We had found two seats in a cabin. Filled with students.
And then it happened. A coterie of German police with machine guns stormed into our cabin and yelled, “Hashish! Hashish!”
They went straight for Skip.
They spoke no English and motioned him with the barrel of their guns for him to get his ruck sack.
Skip took it down from the storage above and opened it.
Skip kept a three ring binder as his journal. In the binder was one of those zippered pencil holders. The plastic was a milky opaque but I could see the hash pipe clearly.
The cop motioned for Skip to open it. And I swear this is the truth…Skip calmly opened the compartment with the pipe in it and just removed it and put it in his back pocket.
Now my hands were flapping in the wind. German prison for sure. A dream come true for a Jew.

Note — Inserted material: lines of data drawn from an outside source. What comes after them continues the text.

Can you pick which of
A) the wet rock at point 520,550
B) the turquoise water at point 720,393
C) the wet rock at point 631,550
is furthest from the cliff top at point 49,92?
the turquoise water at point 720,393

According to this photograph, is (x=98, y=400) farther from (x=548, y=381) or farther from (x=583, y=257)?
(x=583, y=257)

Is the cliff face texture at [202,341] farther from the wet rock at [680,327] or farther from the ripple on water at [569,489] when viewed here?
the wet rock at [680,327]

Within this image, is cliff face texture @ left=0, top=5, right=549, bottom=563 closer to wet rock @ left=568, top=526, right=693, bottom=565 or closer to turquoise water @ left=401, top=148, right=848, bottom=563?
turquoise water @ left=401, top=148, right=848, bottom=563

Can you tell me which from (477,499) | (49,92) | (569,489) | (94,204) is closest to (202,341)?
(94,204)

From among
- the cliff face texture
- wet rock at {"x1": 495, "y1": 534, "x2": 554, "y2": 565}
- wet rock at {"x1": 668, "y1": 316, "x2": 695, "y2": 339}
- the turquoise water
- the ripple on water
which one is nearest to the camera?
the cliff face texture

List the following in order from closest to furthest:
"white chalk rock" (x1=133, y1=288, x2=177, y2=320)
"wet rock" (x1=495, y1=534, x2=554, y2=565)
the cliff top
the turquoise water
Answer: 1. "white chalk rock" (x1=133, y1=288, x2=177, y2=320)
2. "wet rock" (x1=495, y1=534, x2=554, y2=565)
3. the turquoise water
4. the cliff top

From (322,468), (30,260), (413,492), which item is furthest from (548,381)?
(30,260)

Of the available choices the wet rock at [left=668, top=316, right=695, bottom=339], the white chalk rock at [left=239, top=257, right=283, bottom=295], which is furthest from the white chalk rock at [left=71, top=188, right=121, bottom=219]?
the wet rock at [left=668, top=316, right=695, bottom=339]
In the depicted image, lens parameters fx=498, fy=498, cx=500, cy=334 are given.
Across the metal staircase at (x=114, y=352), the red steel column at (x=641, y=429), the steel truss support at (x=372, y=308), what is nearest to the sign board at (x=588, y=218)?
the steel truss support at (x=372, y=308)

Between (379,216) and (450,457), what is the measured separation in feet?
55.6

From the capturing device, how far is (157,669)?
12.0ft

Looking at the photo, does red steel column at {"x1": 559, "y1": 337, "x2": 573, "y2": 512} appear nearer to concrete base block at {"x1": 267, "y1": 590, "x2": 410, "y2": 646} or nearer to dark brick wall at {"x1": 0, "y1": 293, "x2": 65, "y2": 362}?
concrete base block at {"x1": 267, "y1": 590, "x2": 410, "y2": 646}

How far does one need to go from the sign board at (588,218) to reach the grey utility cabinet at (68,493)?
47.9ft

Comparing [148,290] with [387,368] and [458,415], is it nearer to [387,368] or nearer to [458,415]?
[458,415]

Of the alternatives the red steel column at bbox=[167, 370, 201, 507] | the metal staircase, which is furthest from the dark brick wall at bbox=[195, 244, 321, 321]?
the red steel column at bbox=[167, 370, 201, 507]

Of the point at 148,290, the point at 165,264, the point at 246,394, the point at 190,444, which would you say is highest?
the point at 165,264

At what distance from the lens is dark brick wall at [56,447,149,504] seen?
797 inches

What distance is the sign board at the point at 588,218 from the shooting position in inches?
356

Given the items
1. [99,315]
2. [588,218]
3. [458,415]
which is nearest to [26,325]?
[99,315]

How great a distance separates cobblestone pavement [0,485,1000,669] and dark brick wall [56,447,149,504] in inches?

Somehow, the cop didn’t see what Skip did. He was standing 6” away from Skip and he didn’t see the subterfuge.
An instant later, the cops left. Without us in tow.
A baby Jesus miracle had happened.
I grabbed the pipe out of Skip’s back pocket and opened the train window and threw it away.
“Hey!!” Skip went Medieval on me.
We didn’t say a word to each other the rest of the trip back to Florence.
When we got there, I found a head shop and bought Skip a new pipe. All was well again. And then the trek began of dragging our equipment throughout Europe getting gigs whenever we could.
After a month, we were broke and headed to England because if we were to become pan handlers, at least everyone spoke English.
Two weeks later, I passed the audition and became a member of British progressive band, Curved Air.